私は鬼仙の方へ向き直り、ぐっと拳を握った。
「鬼仙様!!!この娘を生贄にするかわりに、村の安全を保障してくださりませんでしょうか!!!」
村人の中からの声に鬼仙はただ黙って聞いていた。
「この娘は、さきほど獣飼いの長女と言いましたが、本当は実子ではなく養子でございます。村のはずれの井戸のそばで置き去りになっていたところを引き取られたのです。しかし、この娘が村に住むようになってから、災いがひっきりなしに起こります。

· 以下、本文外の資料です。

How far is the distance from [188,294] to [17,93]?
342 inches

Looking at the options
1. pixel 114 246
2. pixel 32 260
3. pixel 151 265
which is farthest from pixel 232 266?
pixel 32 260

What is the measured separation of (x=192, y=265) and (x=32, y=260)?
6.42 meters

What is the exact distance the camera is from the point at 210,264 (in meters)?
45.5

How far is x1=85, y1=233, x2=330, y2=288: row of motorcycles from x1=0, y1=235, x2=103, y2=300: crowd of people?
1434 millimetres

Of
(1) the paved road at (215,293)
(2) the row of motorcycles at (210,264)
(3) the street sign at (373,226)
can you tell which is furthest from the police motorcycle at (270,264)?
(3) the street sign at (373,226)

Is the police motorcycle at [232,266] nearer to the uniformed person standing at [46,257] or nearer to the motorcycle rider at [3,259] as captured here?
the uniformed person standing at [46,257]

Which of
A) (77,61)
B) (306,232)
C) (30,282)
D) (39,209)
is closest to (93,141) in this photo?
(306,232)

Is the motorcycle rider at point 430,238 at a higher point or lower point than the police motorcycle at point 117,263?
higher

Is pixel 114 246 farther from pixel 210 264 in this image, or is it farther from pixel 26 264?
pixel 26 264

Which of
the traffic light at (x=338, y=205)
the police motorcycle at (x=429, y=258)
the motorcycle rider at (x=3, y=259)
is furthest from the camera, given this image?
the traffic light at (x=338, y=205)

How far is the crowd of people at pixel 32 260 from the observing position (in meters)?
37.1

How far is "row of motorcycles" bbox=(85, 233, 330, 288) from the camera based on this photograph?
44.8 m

丹精込めて作った作物も実らず、天気も晴れません。そしてこの娘の目の色が変わったのを見た村人3人が立て続けに変死しているのです。これはもう、悪魔の子としか思えません。どうか、この命を捧げる代わりに、この村に安泰をもたらしてください!!!!」
その声を筆頭に周りの村人たちの声も次々に沸き起こった。
私はその中を歩き、再び鬼仙のもとへと歩み寄った。
「私は悪くないのです」
村人に聞こえない程度の声でそういうと、鬼仙は優しく笑った。
そして、知っている。我々は生贄など必要としない、と小さくつぶやいた。
「確かにこの子は、周りの人間たちとは目の色が違うようだ。私も初めて見る目の色だ」
私は見つめていた目をそらし、下を向いた。
「愚かなお前たちは、この目がどれほど神秘的で可能性を秘めた目だと、気づけやしないのだ。自分たちと少し違うということだけで、異端と決めつけ、排除する。実に愚かだ」
鬼仙の言葉に村人は黙りこくった。
「紅、お前はこちらの世界へ足を踏み入れる気はないか」
突然のことに返答に困った私は首を傾げた。
「私は、お前が力のある人間だと思っている。でもそれは人間どまりだ。それではもったいないと思っている。どうせなら、こんな世界を捨てて私と共に来ないか。もちろん、断っても構わない。私は何もせずにこの世界を去る」
鬼仙の言葉は、村人に教えられた儀式とは全く違った話だった。
本来ならば、私の命を喰らって、村に平和をもたらすはずなのに。